SUPPLIED INFORMATION:
┌──
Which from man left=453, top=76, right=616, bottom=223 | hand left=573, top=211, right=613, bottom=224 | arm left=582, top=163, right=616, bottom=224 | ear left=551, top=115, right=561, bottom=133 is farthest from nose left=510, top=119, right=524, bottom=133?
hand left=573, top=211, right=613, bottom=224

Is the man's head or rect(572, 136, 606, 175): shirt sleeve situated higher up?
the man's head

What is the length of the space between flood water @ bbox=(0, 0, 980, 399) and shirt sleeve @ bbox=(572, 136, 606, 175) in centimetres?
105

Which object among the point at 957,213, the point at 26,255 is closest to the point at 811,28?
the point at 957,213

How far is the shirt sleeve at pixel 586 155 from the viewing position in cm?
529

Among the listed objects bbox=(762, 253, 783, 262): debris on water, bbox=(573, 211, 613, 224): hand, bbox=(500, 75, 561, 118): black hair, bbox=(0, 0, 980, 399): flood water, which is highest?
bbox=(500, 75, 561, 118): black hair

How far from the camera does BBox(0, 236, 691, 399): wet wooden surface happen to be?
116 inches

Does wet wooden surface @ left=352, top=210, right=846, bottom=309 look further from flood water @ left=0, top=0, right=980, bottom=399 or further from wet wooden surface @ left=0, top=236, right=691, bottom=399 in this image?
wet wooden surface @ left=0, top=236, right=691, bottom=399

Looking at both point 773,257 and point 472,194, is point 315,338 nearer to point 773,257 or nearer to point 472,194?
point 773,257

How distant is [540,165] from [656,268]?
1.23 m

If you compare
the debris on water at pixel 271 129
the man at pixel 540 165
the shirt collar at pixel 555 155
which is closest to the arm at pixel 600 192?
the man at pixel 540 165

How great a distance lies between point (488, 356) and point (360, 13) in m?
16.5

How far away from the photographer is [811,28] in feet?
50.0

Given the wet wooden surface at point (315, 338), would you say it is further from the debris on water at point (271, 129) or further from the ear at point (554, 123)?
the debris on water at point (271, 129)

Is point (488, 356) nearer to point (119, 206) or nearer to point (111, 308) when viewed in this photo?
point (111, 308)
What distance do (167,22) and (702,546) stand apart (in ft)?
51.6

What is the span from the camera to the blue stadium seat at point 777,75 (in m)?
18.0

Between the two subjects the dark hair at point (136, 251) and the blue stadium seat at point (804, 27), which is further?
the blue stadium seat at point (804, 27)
└──
SET TASK: Reproduce every one of the lines above word for word, leaving nothing out and changing nothing.

FINAL RESULT:
Which from man left=453, top=76, right=616, bottom=223 | hand left=573, top=211, right=613, bottom=224 | arm left=582, top=163, right=616, bottom=224 | ear left=551, top=115, right=561, bottom=133 is farthest from nose left=510, top=119, right=524, bottom=133?
hand left=573, top=211, right=613, bottom=224

Is the man's head or rect(572, 136, 606, 175): shirt sleeve situated higher up?
the man's head

What is the length of the space between flood water @ bbox=(0, 0, 980, 399) and shirt sleeve @ bbox=(572, 136, 606, 175) in centimetres?
105

Which object among the point at 957,213, the point at 26,255 is closest to the point at 811,28?
the point at 957,213

How far is the shirt sleeve at pixel 586 155 from the viewing position in cm?
529

Among the listed objects bbox=(762, 253, 783, 262): debris on water, bbox=(573, 211, 613, 224): hand, bbox=(500, 75, 561, 118): black hair, bbox=(0, 0, 980, 399): flood water, which is highest?
bbox=(500, 75, 561, 118): black hair

How far from the camera does BBox(0, 236, 691, 399): wet wooden surface happen to be?
116 inches

Does wet wooden surface @ left=352, top=210, right=846, bottom=309 look further from flood water @ left=0, top=0, right=980, bottom=399 or further from wet wooden surface @ left=0, top=236, right=691, bottom=399 in this image?
wet wooden surface @ left=0, top=236, right=691, bottom=399

Looking at both point 773,257 and point 472,194, is point 315,338 nearer to point 773,257 or nearer to point 472,194?
point 773,257

How distant is [540,165] from [656,268]?
1.23 m

If you compare
the debris on water at pixel 271 129
the man at pixel 540 165
the shirt collar at pixel 555 155
which is closest to the arm at pixel 600 192?
the man at pixel 540 165

How great a distance lies between point (488, 356) and point (360, 13) in m?
16.5

How far away from the photographer is [811,28] in feet?
50.0

Given the wet wooden surface at point (315, 338), would you say it is further from the debris on water at point (271, 129) or further from the ear at point (554, 123)?
the debris on water at point (271, 129)

Is point (488, 356) nearer to point (119, 206) or nearer to point (111, 308) when viewed in this photo?
point (111, 308)
What distance do (167,22) and (702,546) stand apart (in ft)?
51.6

What is the span from the camera to the blue stadium seat at point 777,75 (in m)?
18.0

Between the two subjects the dark hair at point (136, 251) and the blue stadium seat at point (804, 27), which is further?
the blue stadium seat at point (804, 27)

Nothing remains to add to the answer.